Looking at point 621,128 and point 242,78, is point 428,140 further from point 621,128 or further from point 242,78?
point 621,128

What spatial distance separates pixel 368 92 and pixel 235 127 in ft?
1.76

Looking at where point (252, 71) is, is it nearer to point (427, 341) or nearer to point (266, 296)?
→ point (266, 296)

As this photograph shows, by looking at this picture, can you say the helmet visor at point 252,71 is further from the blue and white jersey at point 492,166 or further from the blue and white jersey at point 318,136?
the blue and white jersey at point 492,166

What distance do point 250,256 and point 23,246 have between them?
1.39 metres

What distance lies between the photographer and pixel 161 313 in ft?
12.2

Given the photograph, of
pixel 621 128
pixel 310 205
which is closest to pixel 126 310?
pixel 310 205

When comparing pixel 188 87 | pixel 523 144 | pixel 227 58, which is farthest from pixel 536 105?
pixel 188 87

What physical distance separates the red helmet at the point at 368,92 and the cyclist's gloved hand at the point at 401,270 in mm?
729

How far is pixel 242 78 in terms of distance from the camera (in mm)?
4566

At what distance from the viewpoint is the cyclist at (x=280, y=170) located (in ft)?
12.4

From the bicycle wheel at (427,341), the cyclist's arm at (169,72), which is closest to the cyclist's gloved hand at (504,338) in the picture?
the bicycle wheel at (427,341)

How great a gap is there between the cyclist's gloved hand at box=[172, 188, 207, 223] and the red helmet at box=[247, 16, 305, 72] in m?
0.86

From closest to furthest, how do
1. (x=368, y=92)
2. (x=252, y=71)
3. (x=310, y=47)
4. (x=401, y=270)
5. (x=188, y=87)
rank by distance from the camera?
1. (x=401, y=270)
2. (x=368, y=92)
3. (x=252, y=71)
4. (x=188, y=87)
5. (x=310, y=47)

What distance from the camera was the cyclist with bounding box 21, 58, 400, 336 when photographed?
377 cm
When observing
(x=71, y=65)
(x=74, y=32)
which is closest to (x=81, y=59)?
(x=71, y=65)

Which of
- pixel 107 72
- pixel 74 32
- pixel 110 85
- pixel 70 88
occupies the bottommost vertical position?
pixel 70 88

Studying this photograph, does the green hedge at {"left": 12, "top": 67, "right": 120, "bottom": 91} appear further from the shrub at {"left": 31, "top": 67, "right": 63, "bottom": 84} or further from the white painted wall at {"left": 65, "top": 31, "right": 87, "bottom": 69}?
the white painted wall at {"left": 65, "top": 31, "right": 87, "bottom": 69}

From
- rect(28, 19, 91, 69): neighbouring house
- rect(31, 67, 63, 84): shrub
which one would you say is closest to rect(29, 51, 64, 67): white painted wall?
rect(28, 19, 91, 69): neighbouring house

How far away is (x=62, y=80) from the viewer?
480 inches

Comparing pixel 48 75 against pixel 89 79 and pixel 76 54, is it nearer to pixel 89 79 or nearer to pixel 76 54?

## EXERCISE OBJECTIVE
Rewrite all of the data above, replacing every "gloved hand" with "glove" and leaving everything else unchanged.

## FULL SOLUTION
Looking at point 621,128 and point 242,78, is point 428,140 further from point 621,128 or further from point 242,78?
point 621,128

What spatial distance separates pixel 368 92 and pixel 235 127 in ft?
1.76

Looking at where point (252, 71) is, is it nearer to point (427, 341) or nearer to point (266, 296)?
→ point (266, 296)

As this photograph shows, by looking at this picture, can you say the helmet visor at point 252,71 is further from the blue and white jersey at point 492,166 or further from the blue and white jersey at point 318,136?
the blue and white jersey at point 492,166

What distance do point 250,256 and point 23,246 have between them?
1.39 metres

What distance lies between the photographer and pixel 161 313 in ft?
12.2

Given the photograph, of
pixel 621 128
pixel 310 205
which is closest to pixel 126 310?
pixel 310 205

When comparing pixel 188 87 | pixel 523 144 | pixel 227 58, which is farthest from pixel 536 105?
pixel 188 87

What physical distance separates the red helmet at the point at 368,92 and the cyclist's glove at the point at 401,270 in mm?
729

How far is pixel 242 78 in terms of distance from the camera (in mm)?
4566

At what distance from the viewpoint is the cyclist at (x=280, y=170) located (in ft)?
12.4

From the bicycle wheel at (427,341), the cyclist's arm at (169,72), which is closest to the cyclist's glove at (504,338) in the picture?
the bicycle wheel at (427,341)

How great a gap is there between the cyclist's glove at box=[172, 188, 207, 223] and the red helmet at box=[247, 16, 305, 72] in m?
0.86

From closest to furthest, how do
1. (x=368, y=92)
2. (x=252, y=71)
3. (x=310, y=47)
4. (x=401, y=270)
5. (x=188, y=87)
rank by distance from the camera?
1. (x=401, y=270)
2. (x=368, y=92)
3. (x=252, y=71)
4. (x=188, y=87)
5. (x=310, y=47)

What distance from the camera was the cyclist with bounding box 21, 58, 400, 336 when photographed?
377 cm
When observing
(x=71, y=65)
(x=74, y=32)
which is closest to (x=81, y=59)?
(x=71, y=65)

Which of
- pixel 107 72
- pixel 74 32
- pixel 110 85
- pixel 70 88
occupies the bottommost vertical position?
pixel 70 88

Studying this photograph, does the green hedge at {"left": 12, "top": 67, "right": 120, "bottom": 91} appear further from the shrub at {"left": 31, "top": 67, "right": 63, "bottom": 84} or further from the white painted wall at {"left": 65, "top": 31, "right": 87, "bottom": 69}?
the white painted wall at {"left": 65, "top": 31, "right": 87, "bottom": 69}

From
- rect(28, 19, 91, 69): neighbouring house
- rect(31, 67, 63, 84): shrub
which one would you say is closest to rect(29, 51, 64, 67): white painted wall?
rect(28, 19, 91, 69): neighbouring house

How far away is (x=62, y=80) from the viewer?
480 inches

Comparing pixel 48 75 against pixel 89 79 and pixel 76 54, is it nearer to pixel 89 79 or nearer to pixel 76 54?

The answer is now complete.